Data records
+===+

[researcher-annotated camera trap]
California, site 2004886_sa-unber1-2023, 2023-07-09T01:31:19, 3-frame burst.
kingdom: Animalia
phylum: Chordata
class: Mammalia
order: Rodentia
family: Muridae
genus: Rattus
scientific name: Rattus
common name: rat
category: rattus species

+===+

WHAT THIS TASK INVOLVES :: Once you reach the line that holds "family: Muridae", print it and every line after it through the end of the records, word for word.

RESPONSE TO THIS TASK ::
family: Muridae
genus: Rattus
scientific name: Rattus
common name: rat
category: rattus species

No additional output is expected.